Left: Fabio Tedde poses by the water next to a piano with his thumbs up. Right: Fabio Tedde sits at piano in the street with his thumbs up.
With public pianos in Geneva, Switzerland (2012) and Munich, Germany (2014).

Also, one of my best friends from Burkina Faso lost his father many years ago, just when we met for the first time. His father had been killed at his workplace, so he left his wife and all his young children. My friend, Apolinaire, is the oldest, so he took the role of his father to look after his mother and brothers and sisters. Since he didn't have any education, I asked him what I could do to help him to have an income to feed his family. He told me that his father used to have a trolley with two donkeys, but then they both died and the trolley was broken. So I fixed the trolley and bought two donkeys for him in 2008. Ever since that day Apolinaire is still working with those donkeys, and has been feeding the family and paying all his bills from this work. So, I'm proud of the way I think and act because I always love to help others in need whenever I can. I have been like this from a young age.

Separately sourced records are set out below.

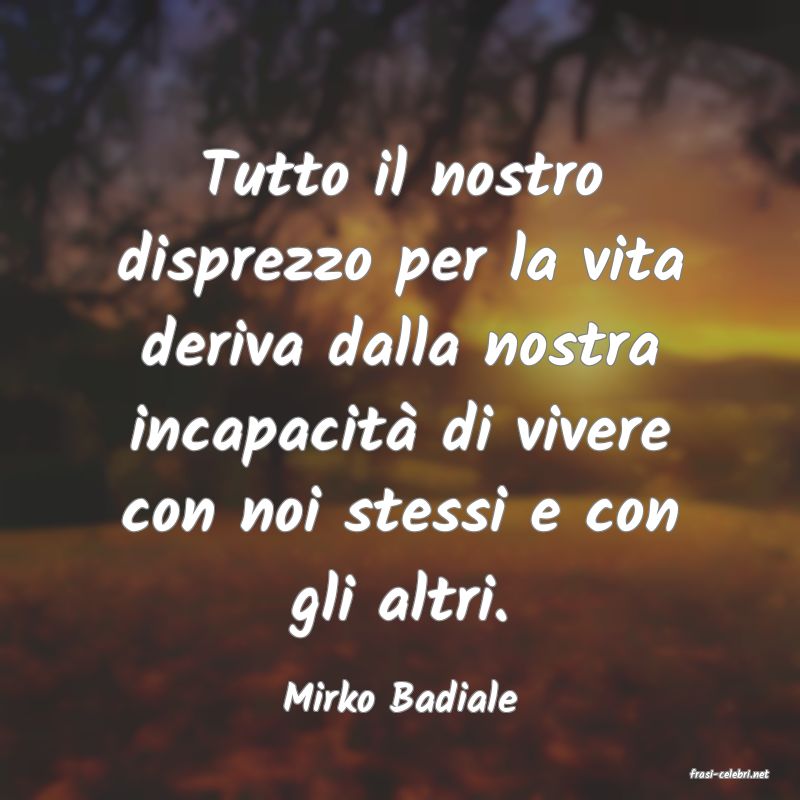 frasi di  Mirko Badiale
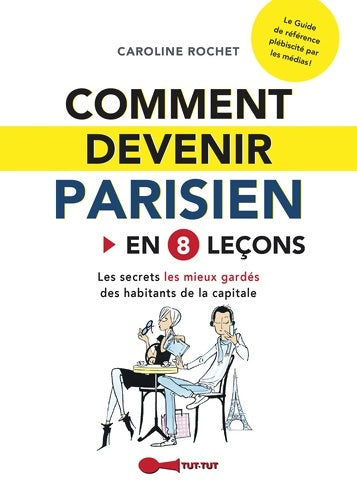 Livrenpoche : Comment devenir parisien en 8 leçons - Caroline Rochet - Livre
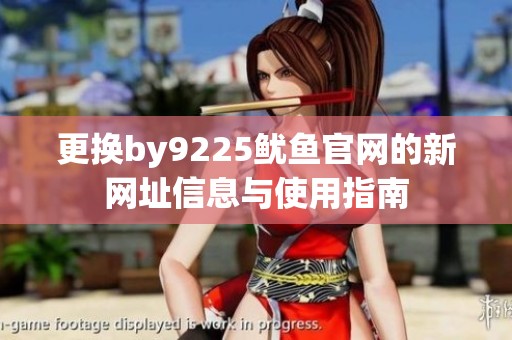 更换by9225鱿鱼官网的新网址信息与使用指南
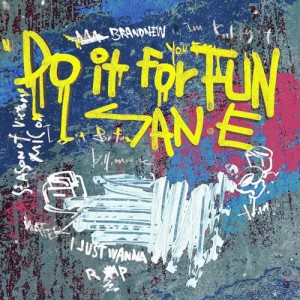 ดาวน์โหลดและฟังเพลง Do It For Fun พร้อมเนื้อเพลงจาก San E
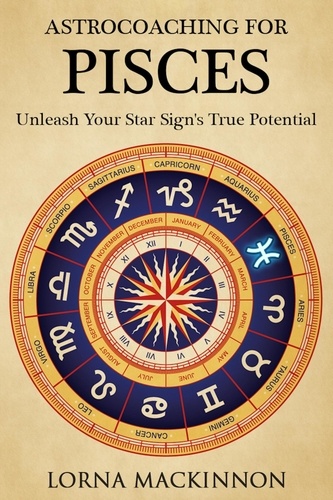  Lorna MacKinnon - AstroCoaching For Pisces - Unleash Your Star Sign's True Potential - AstroCoaching - Unleash Your Star Sign's True Potential, #2.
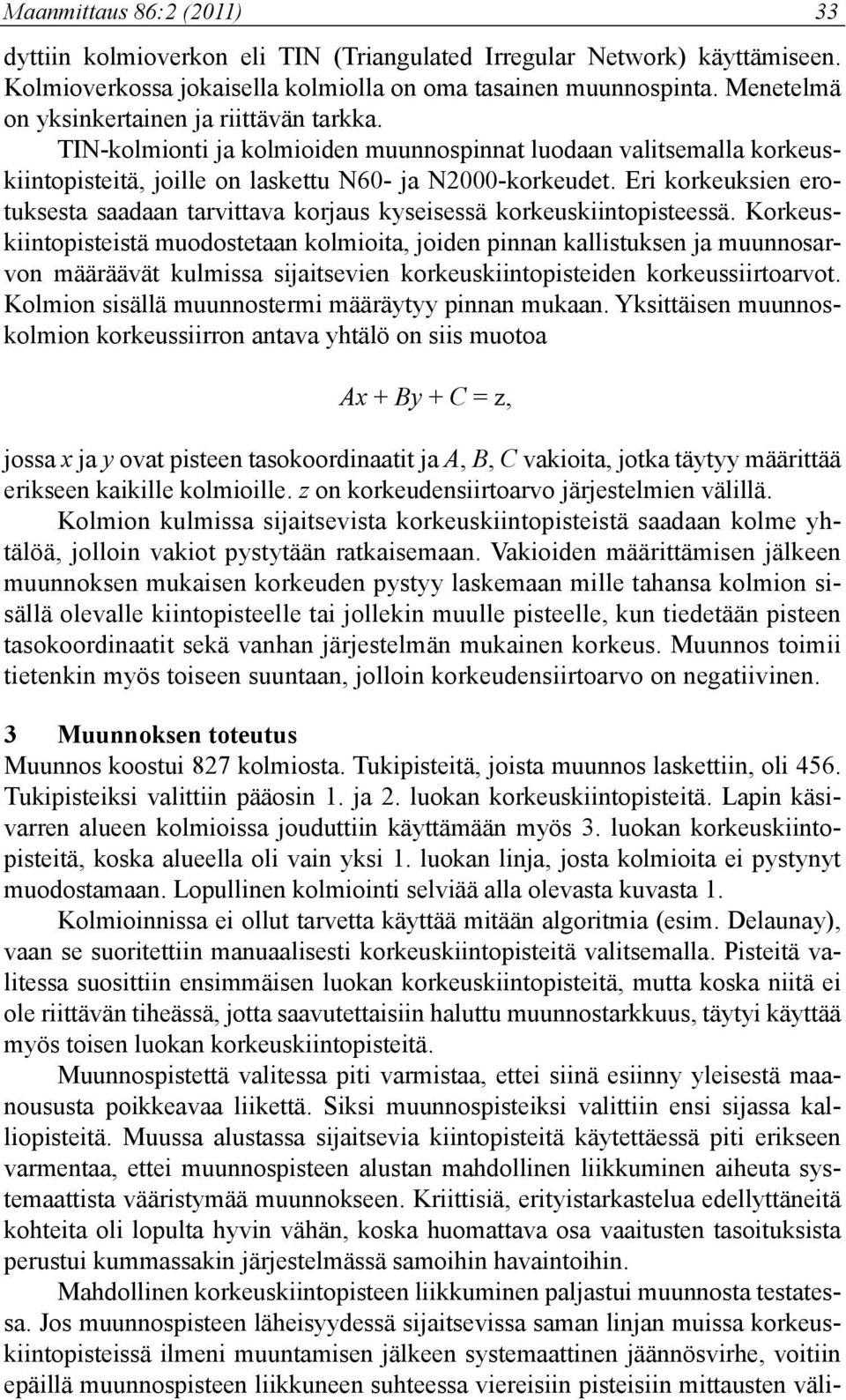 Eri korkeuksien erotuksesta saadaan tarvittava korjaus kyseisessä korkeuskiintopisteessä.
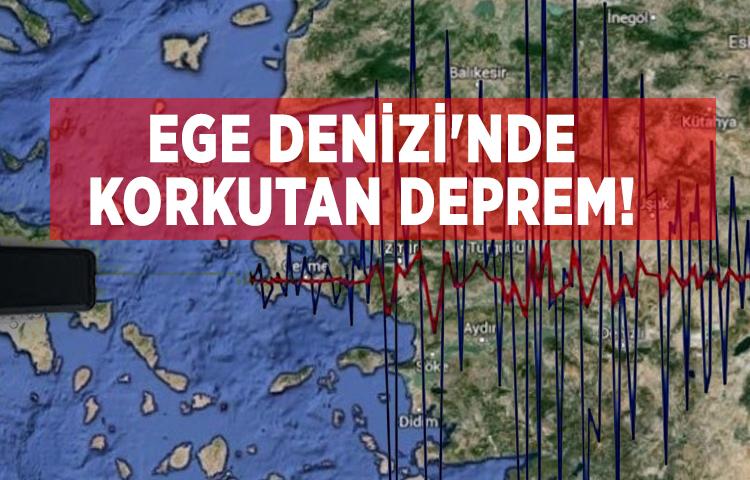 Ege Denizi'nde korkutan deprem!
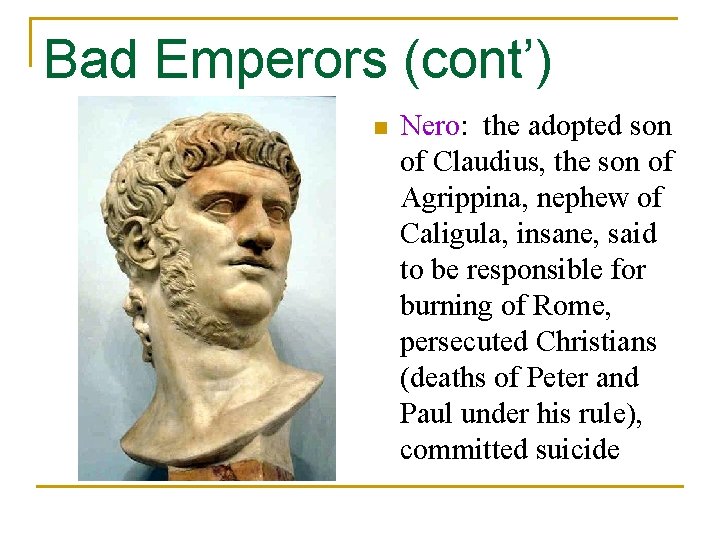 Bad Emperors (cont’) n Nero: the adopted son of Claudius, the son of Agrippina,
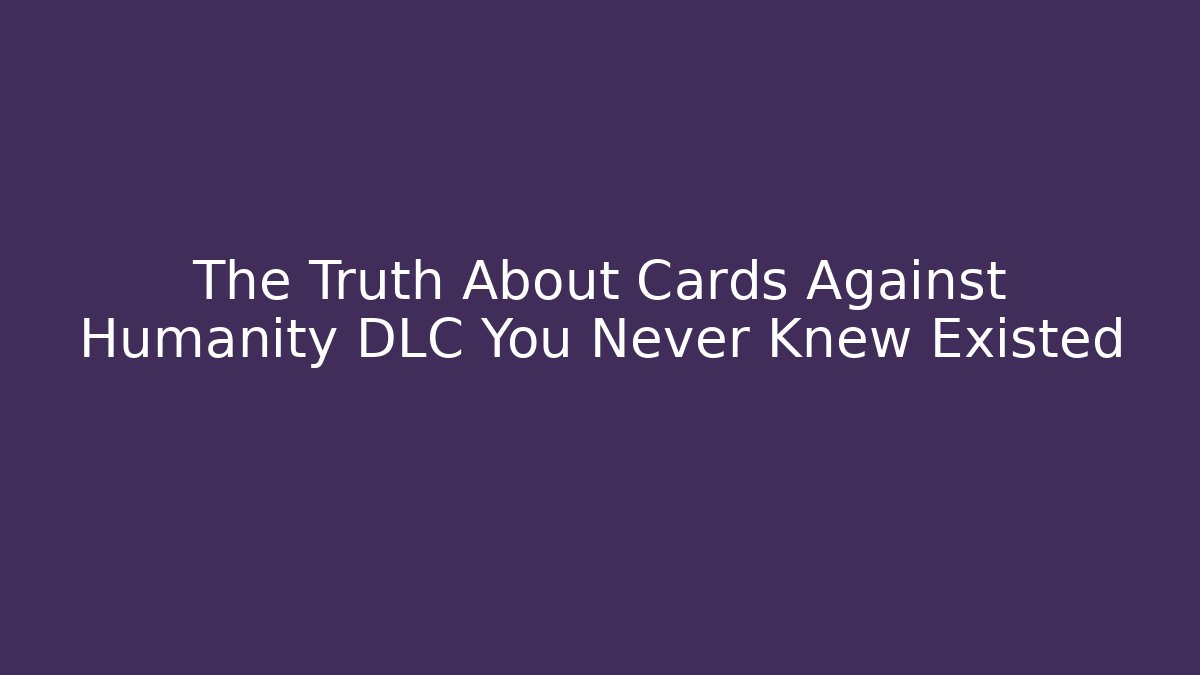 The Truth About Cards Against Humanity DLC You Never Knew Existed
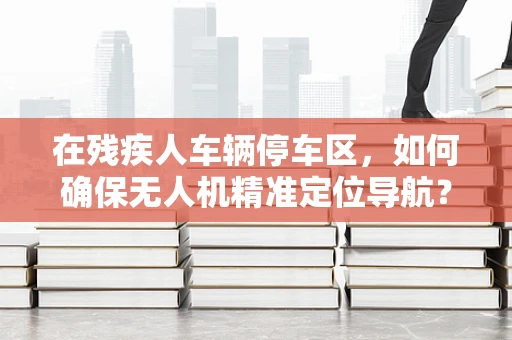 在残疾人车辆停车区，如何确保无人机精准定位导航？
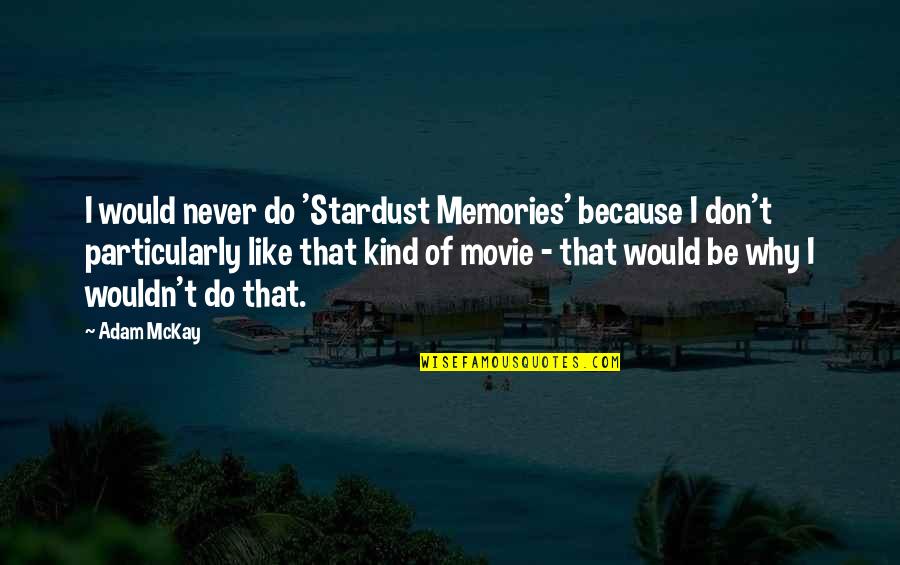 Stardust Memories Quotes By Adam McKay: I would never do 'Stardust Memories' because I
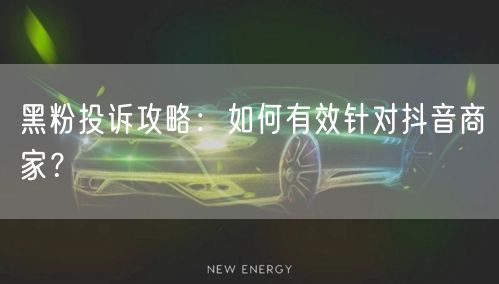 黑粉投诉攻略：如何有效针对抖音商家？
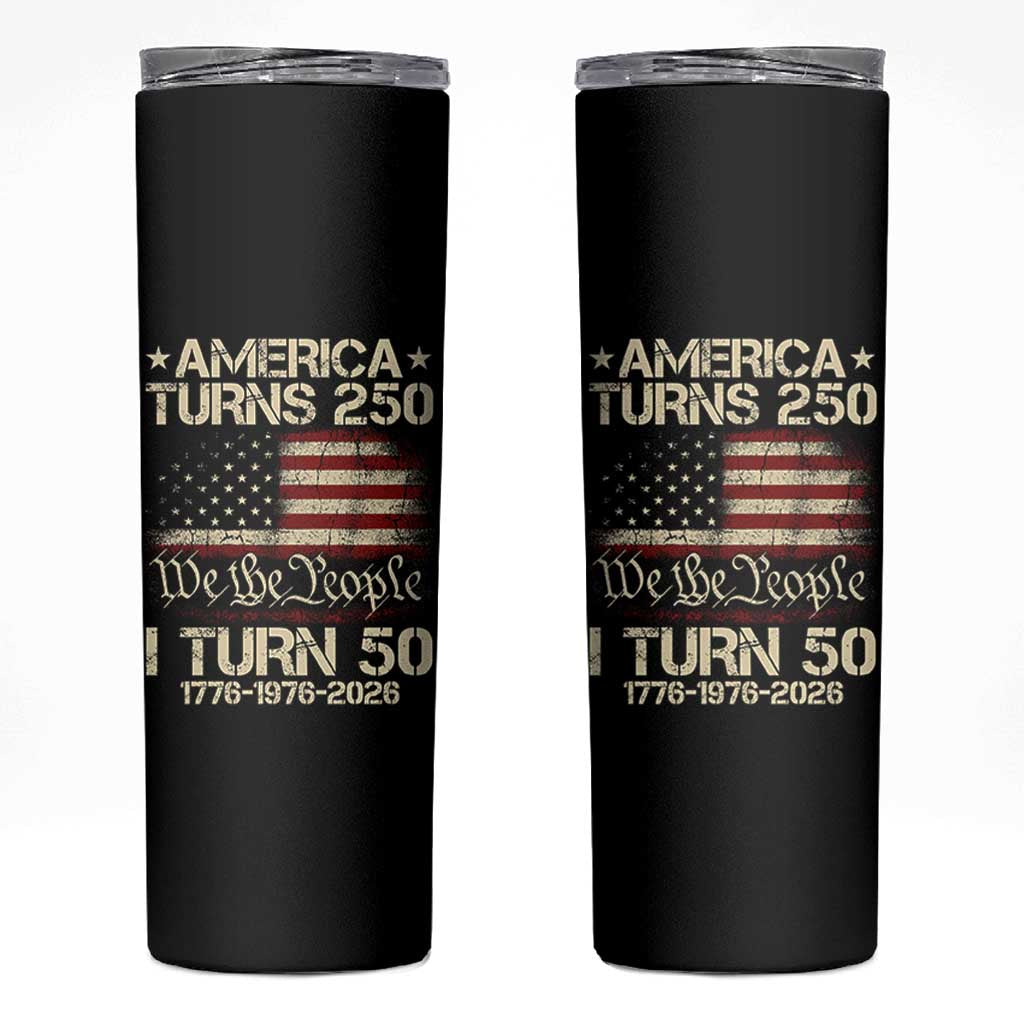 America Turns 250 I Turn 50 Skinny Tumbler 50th Birthday 250th Anniversary USA 1776 1976 2026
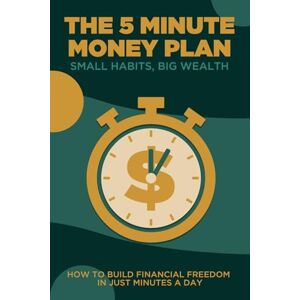 Lee The 5 Minute Money Plan: Small Habits, Big Wealth: How to Build Financial Freedom in Just Minutes a Day Lee The 5 Minute Money Plan: Small Habits, Big Wealth: How to Build Financial Freedom in Just Minutes a Day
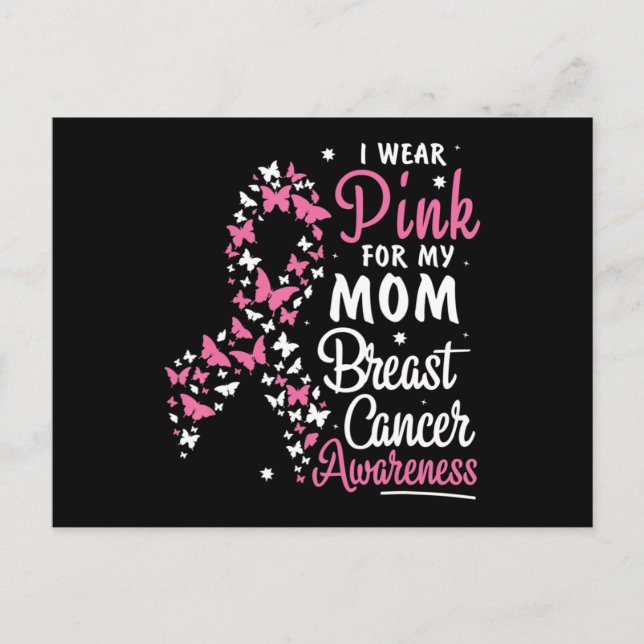 I Wear Pink for My Mom Breast Cancer Awareness Bel Postcard (Front)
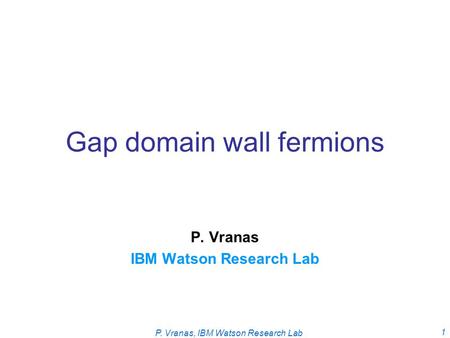 P. Vranas, IBM Watson Research Lab 1 Gap domain wall fermions P. Vranas IBM Watson Research Lab.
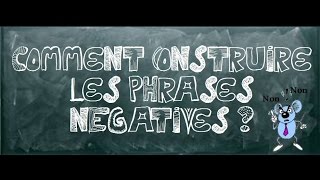 Vidéo Comment construire les phrases négatives ? - Cm1 - Classe inversée - Cycle 3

I'm also involved in a big project with 30-plus women affected by albinism in Uganda. I'm so so proud of each of them. They are going to change the image of people affected by albinism, as they are going to show the world that they are capable of achieving anything they set their minds to, proving everyone wrong. This is just the start of an amazing journey for them.

The list of proud moments goes on; I will need a book to write all of the proud moments. :)

A group of children pose behind tables with their hands up.
Soap making workshop in Uganda, 2018.

What are your long term goals, and how can the Idealist community help?

My long term goal is to give our children the hope that we lost. We have to think about our children and what we are going to do for them. For sure, we can't continue to live in a world with inequality, where we have too many rich and too many poor. We need to stop and change this mentality for the sake of all. We need balance, equality, freedom of speech, we need to replicate any ideas that are already making a positive impact somewhere and spread them all around the globe. We need to say “No” to what is destroying and dividing us. If we don't, we will never be able to move forward. It is not an easy task, but I have hope for young people because so many of them are already making massive movements and slowly, slowly, people are opening their eyes. We need to support each other, get stronger together, and take action. With the internet, nowadays it is easy to create massive movements, so I believe the Idealist community, if each of us shares our skills, then together we can create something extraordinary. What we need is to put all good ideas on the table, then find all the people who are able to develop these ideas, and then finally take action and spread all these good ideas worldwide.

An illustration of a yellow line with a star at the end.